Eileen Heitzler
3 min read
When crisis comes to the municipal securities market, it’s good to have attorney Eileen Heitzler, a partner at Orrick, Herrington & Sutcliffe, in your corner.
Kent Hiteshew can attest to that. He recommended Heitzler and her Orrick colleagues to the Federal Reserve as bond counsel for the Fed’s unprecedented $500 billion municipal liquidity facility, which helped stabilize a muni market roiled in 2020 by the COVID-19 pandemic.
Hiteshew, tapped by the Fed in March of 2020 as an emergency hire, knew the Fed needed a lawyer able to quickly integrate the needs of the muni market — with its many thousands of issuers and wide array of credits — into a single financing platform able to meet the unique requirements of the nation’s central bank.
“With her vast and varied experience, Eileen quickly impressed the in-house lawyers at the Fed and helped design a facility that could both meet the Fed’s statutory requirements while offering state and local issuers a flexible and easily accessible standby financing vehicle,” Hiteshew said in an email. “Given the nature of the crisis, time was of the essence and Eileen was always the beacon in the storm.”
Indeed, Heitzler’s experience in public finance transactions — gained over more than four decades — has been vast and varied, her bio on Orrick’s website shows. As bond counsel, underwriters’ counsel, borrower’s counsel and credit enhancer’s counsel, she has worked on deals ranging from a few million dollars to more than $1 billion.
Heitzler considers herself “very lucky” to have had — and continue to have — a career in public finance “because of the people.”
“There’s a tremendous amount of teamwork, both within an organization and then among all of the working group members,” she said. “And the end result is a project with a public purpose.”

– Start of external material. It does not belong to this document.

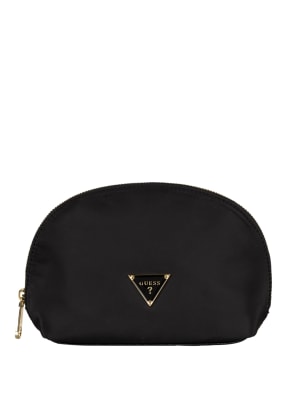 GUESS Kosmetiktasche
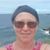 Kim Dembinski's profile image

While her practice spans many types of financings, Heitzler’s areas of concentration are financings for not-for-profit organizations, affordable housing, governmental purposes and public power projects.
“Twenty years ago, when I was a senior managing director at Bear Stearns, I retained Orrick as our underwriter’s counsel for the [New York City] Housing Development Corp. when its multi-family financing program took off during the Bloomberg administration,” Hiteshew said. “Eileen quickly designed and managed a replicable disclosure protocol for the thousands of mortgage loans that secured all [of] HDC’s existing and future series of bonds.”

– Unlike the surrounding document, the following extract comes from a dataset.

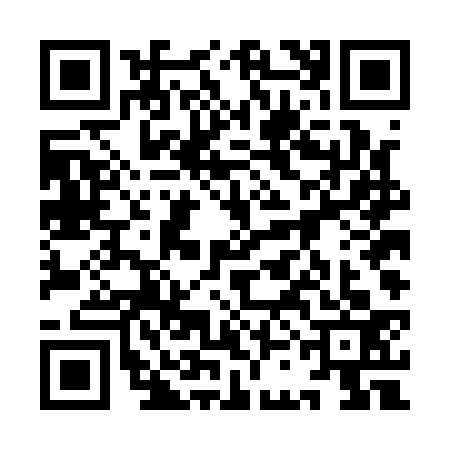 QR code for 9CDA337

Several years later, Heitzler did the same thing for the New York State Housing Finance Agency, he said, adding, her work has helped to finance billions of dollars of affordable rental projects in New York.
Through her work with the Trust for Cultural Resources of the City of New York, Heitzler has also been involved in transactions for many of New York City’s most iconic cultural institutions, including the Museum of Modern Art, American Museum of Natural History and the New York Botanical Garden.
Prior to joining Orrick in 1991, Heitzler worked at the once prominent but now defunct law firm of Webster & Sheffield.
While working there she met Linda Fan, now managing partner at The Yuba Group.
The two have worked on many deals together over the years, Fan said. While “very thorough” regarding transaction details, Heitzler “also doesn’t throw up roadblocks to getting a transaction executed,” Fan said.
Fan recalled having hired Heitzler as underwriter’s counsel when Morgan Stanley was senior manager on a bond deal for New York University issued through the Dormitory Authority of the State of New York. The bond purchase agreement for the deal had been signed before the Sept. 11, 2001, terrorist attacks, she said.
“And the transaction closed on September 13,” Fan said, adding the closing was “on time and as scheduled” despite the challenges of that time, including the inability of certain parties involved in the deal to get into their Manhattan offices.
“I think we all felt good that it was something that we could come together and accomplish during that period of time, and Eileen was definitely a part of that as were a lot of other people who were involved in the deal,” Fan said.